Data ::

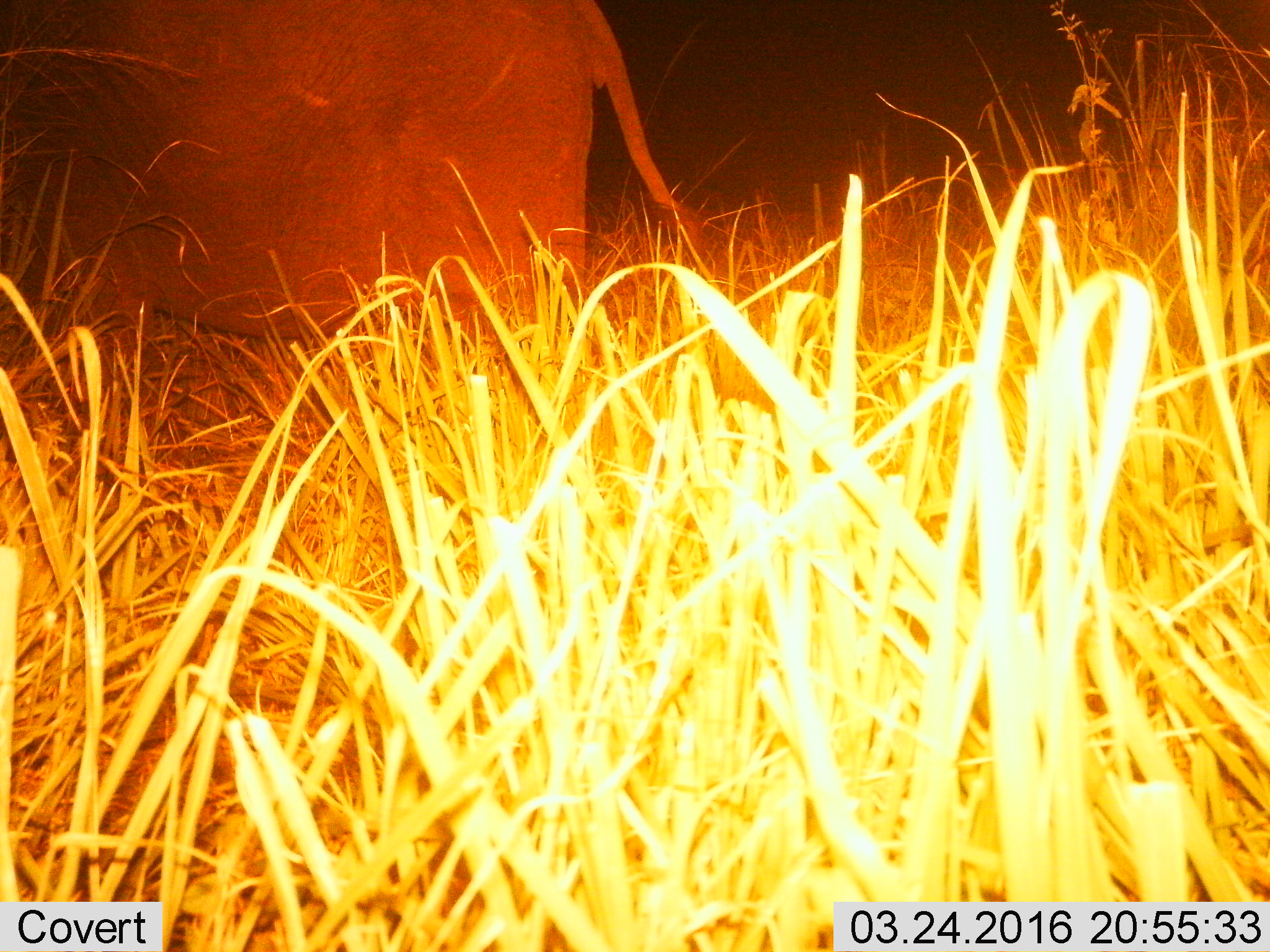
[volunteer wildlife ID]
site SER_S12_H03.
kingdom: Animalia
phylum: Chordata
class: Mammalia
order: Proboscidea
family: Elephantidae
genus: Loxodonta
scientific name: Loxodonta africana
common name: african bush elephant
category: elephant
Elephant (african bush elephant) (Loxodonta africana), count 1. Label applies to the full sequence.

Instructions for the task :: Reproduce each record from above exactly; pictures do not belong in the copy.

Solved exercise ::
[volunteer wildlife ID]
site SER_S12_H03.
kingdom: Animalia
phylum: Chordata
class: Mammalia
order: Proboscidea
family: Elephantidae
genus: Loxodonta
scientific name: Loxodonta africana
common name: african bush elephant
category: elephant
Elephant (african bush elephant) (Loxodonta africana), count 1. Label applies to the full sequence.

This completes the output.